=== Task statement ===
Render the lines of all the items below as a JSON list of strings, one string per line, with blank lines omitted. Leave the pictures out of your answer.

=== Source data ===
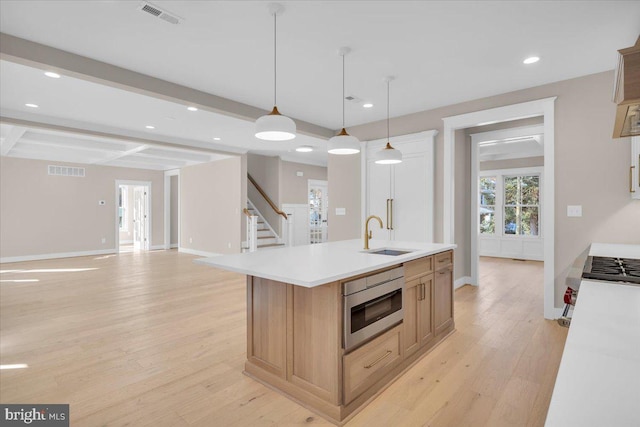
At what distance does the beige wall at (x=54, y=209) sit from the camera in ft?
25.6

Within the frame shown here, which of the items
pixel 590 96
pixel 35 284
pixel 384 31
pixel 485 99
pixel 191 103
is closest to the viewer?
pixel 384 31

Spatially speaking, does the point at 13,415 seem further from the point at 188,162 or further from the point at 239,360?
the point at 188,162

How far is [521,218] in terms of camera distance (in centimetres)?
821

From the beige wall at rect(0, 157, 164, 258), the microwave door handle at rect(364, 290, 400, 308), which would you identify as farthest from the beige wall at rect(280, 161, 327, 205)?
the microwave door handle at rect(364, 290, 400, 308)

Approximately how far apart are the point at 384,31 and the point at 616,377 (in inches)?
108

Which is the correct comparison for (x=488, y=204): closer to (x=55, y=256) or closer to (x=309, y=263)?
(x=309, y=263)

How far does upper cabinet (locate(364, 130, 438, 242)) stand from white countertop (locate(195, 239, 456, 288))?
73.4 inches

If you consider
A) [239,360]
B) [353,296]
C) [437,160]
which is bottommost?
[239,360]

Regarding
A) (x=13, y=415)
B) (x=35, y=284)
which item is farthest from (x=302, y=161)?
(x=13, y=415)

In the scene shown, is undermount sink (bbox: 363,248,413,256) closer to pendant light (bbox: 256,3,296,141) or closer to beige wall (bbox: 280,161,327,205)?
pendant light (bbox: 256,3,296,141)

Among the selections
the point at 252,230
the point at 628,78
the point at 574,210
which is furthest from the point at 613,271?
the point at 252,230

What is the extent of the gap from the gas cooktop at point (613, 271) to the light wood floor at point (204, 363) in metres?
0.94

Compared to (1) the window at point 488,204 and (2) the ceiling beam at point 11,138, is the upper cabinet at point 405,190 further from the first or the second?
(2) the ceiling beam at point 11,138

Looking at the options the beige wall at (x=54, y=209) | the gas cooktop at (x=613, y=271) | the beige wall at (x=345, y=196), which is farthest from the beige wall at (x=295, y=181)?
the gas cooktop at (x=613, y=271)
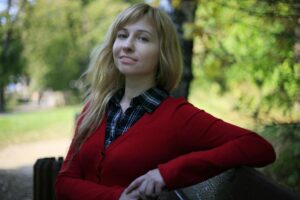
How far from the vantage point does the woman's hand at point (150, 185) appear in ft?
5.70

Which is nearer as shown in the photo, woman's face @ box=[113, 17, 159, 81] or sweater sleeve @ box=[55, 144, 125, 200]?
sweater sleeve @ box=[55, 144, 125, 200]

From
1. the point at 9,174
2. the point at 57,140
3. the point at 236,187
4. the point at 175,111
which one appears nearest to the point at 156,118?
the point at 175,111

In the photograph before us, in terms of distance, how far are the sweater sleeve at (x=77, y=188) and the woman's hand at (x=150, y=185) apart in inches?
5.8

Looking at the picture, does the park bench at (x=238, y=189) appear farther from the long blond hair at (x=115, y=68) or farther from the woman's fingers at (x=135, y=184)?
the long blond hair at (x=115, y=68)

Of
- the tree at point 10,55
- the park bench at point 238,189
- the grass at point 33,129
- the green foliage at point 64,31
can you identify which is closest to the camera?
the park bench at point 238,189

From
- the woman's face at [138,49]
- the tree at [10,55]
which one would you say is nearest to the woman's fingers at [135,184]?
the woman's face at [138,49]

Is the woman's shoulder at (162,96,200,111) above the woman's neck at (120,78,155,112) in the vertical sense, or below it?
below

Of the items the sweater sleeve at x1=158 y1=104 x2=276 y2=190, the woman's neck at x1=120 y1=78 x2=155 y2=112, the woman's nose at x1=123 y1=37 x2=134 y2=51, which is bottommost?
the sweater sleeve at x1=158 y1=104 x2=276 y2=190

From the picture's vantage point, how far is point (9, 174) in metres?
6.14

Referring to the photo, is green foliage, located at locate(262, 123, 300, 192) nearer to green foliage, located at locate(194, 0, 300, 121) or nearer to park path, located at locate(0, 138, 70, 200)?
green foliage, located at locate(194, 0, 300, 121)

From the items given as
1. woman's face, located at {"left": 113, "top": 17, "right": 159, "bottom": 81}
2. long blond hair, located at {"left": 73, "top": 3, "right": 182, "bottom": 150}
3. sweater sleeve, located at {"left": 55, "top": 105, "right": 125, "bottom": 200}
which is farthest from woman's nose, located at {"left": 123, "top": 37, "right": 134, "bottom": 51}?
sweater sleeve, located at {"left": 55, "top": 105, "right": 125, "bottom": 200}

=== Written response ===
[
  "At what distance does the beige wall at (x=54, y=209) sit from the camera in ft?",
  "25.6",
  "Within the frame shown here, which of the items",
  "pixel 590 96",
  "pixel 35 284",
  "pixel 384 31",
  "pixel 485 99",
  "pixel 191 103",
  "is closest to the viewer?",
  "pixel 384 31",
  "Spatially speaking, does the point at 13,415 seem further from the point at 188,162 or further from the point at 239,360?",
  "the point at 188,162",
  "How far is [521,218] in terms of camera distance (in centimetres)?",
  "821",
  "From the beige wall at rect(0, 157, 164, 258), the microwave door handle at rect(364, 290, 400, 308), which would you identify as farthest from the beige wall at rect(280, 161, 327, 205)?",
  "the microwave door handle at rect(364, 290, 400, 308)",
  "Approximately how far apart are the point at 384,31 and the point at 616,377 (in inches)?",
  "108",
  "Which is the correct comparison for (x=488, y=204): closer to (x=55, y=256) or closer to (x=309, y=263)?",
  "(x=309, y=263)",
  "How far does upper cabinet (locate(364, 130, 438, 242)) stand from white countertop (locate(195, 239, 456, 288))?",
  "73.4 inches",
  "If you consider",
  "A) [239,360]",
  "B) [353,296]",
  "C) [437,160]",
  "which is bottommost?",
  "[239,360]",
  "Regarding",
  "A) (x=13, y=415)",
  "B) (x=35, y=284)",
  "which item is farthest from (x=302, y=161)?",
  "(x=13, y=415)",
  "In the scene shown, is undermount sink (bbox: 363,248,413,256) closer to pendant light (bbox: 256,3,296,141) or closer to beige wall (bbox: 280,161,327,205)?",
  "pendant light (bbox: 256,3,296,141)",
  "Among the selections",
  "the point at 252,230",
  "the point at 628,78",
  "the point at 574,210",
  "which is furthest from the point at 613,271?",
  "the point at 252,230",
  "What is the extent of the gap from the gas cooktop at point (613, 271) to the light wood floor at point (204, 363) in metres?",
  "0.94",
  "Compared to (1) the window at point 488,204 and (2) the ceiling beam at point 11,138, is the upper cabinet at point 405,190 further from the first or the second?",
  "(2) the ceiling beam at point 11,138",
  "Looking at the options the beige wall at (x=54, y=209) | the gas cooktop at (x=613, y=271) | the beige wall at (x=345, y=196), which is farthest from the beige wall at (x=295, y=181)?",
  "the gas cooktop at (x=613, y=271)",
  "How far from the vantage point does the woman's hand at point (150, 185) appear in ft?",
  "5.70",
  "Which is nearer as shown in the photo, woman's face @ box=[113, 17, 159, 81] or sweater sleeve @ box=[55, 144, 125, 200]?",
  "sweater sleeve @ box=[55, 144, 125, 200]",
  "From",
  "1. the point at 9,174",
  "2. the point at 57,140",
  "3. the point at 236,187",
  "4. the point at 175,111",
  "which one appears nearest to the point at 156,118?",
  "the point at 175,111",
  "In the photograph before us, in terms of distance, how far are the sweater sleeve at (x=77, y=188) and the woman's hand at (x=150, y=185) apart in inches?",
  "5.8",
  "Looking at the picture, does the park bench at (x=238, y=189) appear farther from the long blond hair at (x=115, y=68) or farther from the woman's fingers at (x=135, y=184)?",
  "the long blond hair at (x=115, y=68)",
  "Of",
  "- the tree at point 10,55",
  "- the park bench at point 238,189",
  "- the grass at point 33,129",
  "- the green foliage at point 64,31",
  "can you identify which is closest to the camera?",
  "the park bench at point 238,189",
  "From",
  "- the woman's face at [138,49]",
  "- the tree at [10,55]",
  "which one would you say is nearest to the woman's fingers at [135,184]?",
  "the woman's face at [138,49]",
  "Is the woman's shoulder at (162,96,200,111) above the woman's neck at (120,78,155,112) in the vertical sense, or below it?",
  "below",
  "Of the items the sweater sleeve at x1=158 y1=104 x2=276 y2=190, the woman's neck at x1=120 y1=78 x2=155 y2=112, the woman's nose at x1=123 y1=37 x2=134 y2=51, which is bottommost?",
  "the sweater sleeve at x1=158 y1=104 x2=276 y2=190",
  "From the picture's vantage point, how far is point (9, 174) in metres?",
  "6.14",
  "Referring to the photo, is green foliage, located at locate(262, 123, 300, 192) nearer to green foliage, located at locate(194, 0, 300, 121) or nearer to park path, located at locate(0, 138, 70, 200)?",
  "green foliage, located at locate(194, 0, 300, 121)",
  "From the items given as",
  "1. woman's face, located at {\"left\": 113, \"top\": 17, \"right\": 159, \"bottom\": 81}",
  "2. long blond hair, located at {\"left\": 73, \"top\": 3, \"right\": 182, \"bottom\": 150}",
  "3. sweater sleeve, located at {\"left\": 55, \"top\": 105, \"right\": 125, \"bottom\": 200}",
  "which is farthest from woman's nose, located at {\"left\": 123, \"top\": 37, \"right\": 134, \"bottom\": 51}?",
  "sweater sleeve, located at {\"left\": 55, \"top\": 105, \"right\": 125, \"bottom\": 200}"
]